Une succursale de la Société québécoise du cannabis

Un premier syndicat séduit deux succursales de la SQDC

Le syndicat des Travailleurs et des Travailleuses unis de l’alimentation et du commerce (TUAC) sera responsable de la syndicalisation des employés de la Société québécoise du cannabis (SQDC) pour les succursales de Rosemont, à Montréal, et de Rimouski, dans le Bas-Saint-Laurent.

C’est ce qu’a indiqué l’organisation affiliée à la Fédération des travailleurs du Québec (FTQ) par voie de communiqué, mercredi matin.
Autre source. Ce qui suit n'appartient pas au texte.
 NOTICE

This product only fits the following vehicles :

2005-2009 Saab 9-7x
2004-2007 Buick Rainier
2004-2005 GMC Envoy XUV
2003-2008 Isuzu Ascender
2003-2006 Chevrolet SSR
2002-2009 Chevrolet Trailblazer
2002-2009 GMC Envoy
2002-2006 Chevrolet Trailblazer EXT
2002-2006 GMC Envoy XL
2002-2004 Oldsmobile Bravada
Chaque succursale, douze sont maintenant ouvertes à travers la province, compte entre quinze et vingt travailleurs.

Les requêtes en accréditation ont été déposées au Tribunal administratif du travail le 16 octobre.

«Devenir membre des TUAC apportera à ces salariés tous les outils dont ils ont besoin pour améliorer leurs conditions de travail et faire progresser leurs revendications», indique Antonio Filato, président du conseil provincial des TUAC Québec.

De l’intérêt

Au cours des derniers mois, plusieurs centrales syndicales ont démontré de l’intérêt pour syndiquer les employés de la SQDC, dont la FTQ ainsi que la Confédération des syndicats nationaux (CSN).

D’ailleurs, des responsables de ces deux organisations étaient présents, notamment à Québec, mercredi, lors de l’ouverture des succursales afin de discuter avec les employés.

C’était entre autres le cas du Syndicat des employés de magasin et de bureau de la SAQ (SEMB-SAQ), affilié à la CSN. Selon nos informations, plusieurs succursales auraient choisi de faire confiance à cette organisation pour la signature de leur première convention collective.

Des annonces devraient avoir lieu au cours des prochains jours. La direction du syndicat n’a toutefois pas voulu confirmer nos informations et aucune requête en accréditation n’avait encore été déposée en fin d’après-midi.

«La meilleure solution est d’avoir le plus de monde au même syndicat pour une question de pouvoir de négociation. Au lieu d’avoir plusieurs conventions, la meilleure solution est d’en avoir une seule qui va couvrir tout le monde», avance au Soleil la présidente du SEMB-SAQ, Katia Lelièvre, précisant que les démarches se poursuivent.

Des membres du Syndicat canadien de la fonction publique (SCFP) étaient aussi présents devant les portes de certains points de vente.

Actuellement, les conseillers de la SQDC reçoivent un salaire de 14 $ de l’heure. Une progression salariale est prévue après 1040 heures travaillées.

À titre de comparaison, selon la dernière convention collective des employés de la SAQ, en 2016, un conseiller-vendeur débutait à 19,33 $ l’heure (38 328 $) et un conseiller en vin à 21,70 $ (43 033 $). Le salaire minimum au Québec est actuellement de 12 $ de l’heure.

Plusieurs syndicats ont dénoncé au cours des derniers mois le salaire offert par la SQDC.

Lors d’une entrevue avec Le Soleil, le président de la CSN, Jacques Létourneau, avait affirmé que cette offre salariale était insuffisante et n’avait aucun sens.

À terme, la nouvelle société d’État pourrait compter entre 2250 et 3000 employés.

Le syndicat des TUAC représente plus de 40 000 employés répartis dans plus de 650 commerces à travers la province. L’organisation compte parmi ses membres déjà des dizaines de milliers de travailleurs du cannabis du côté des États-Unis.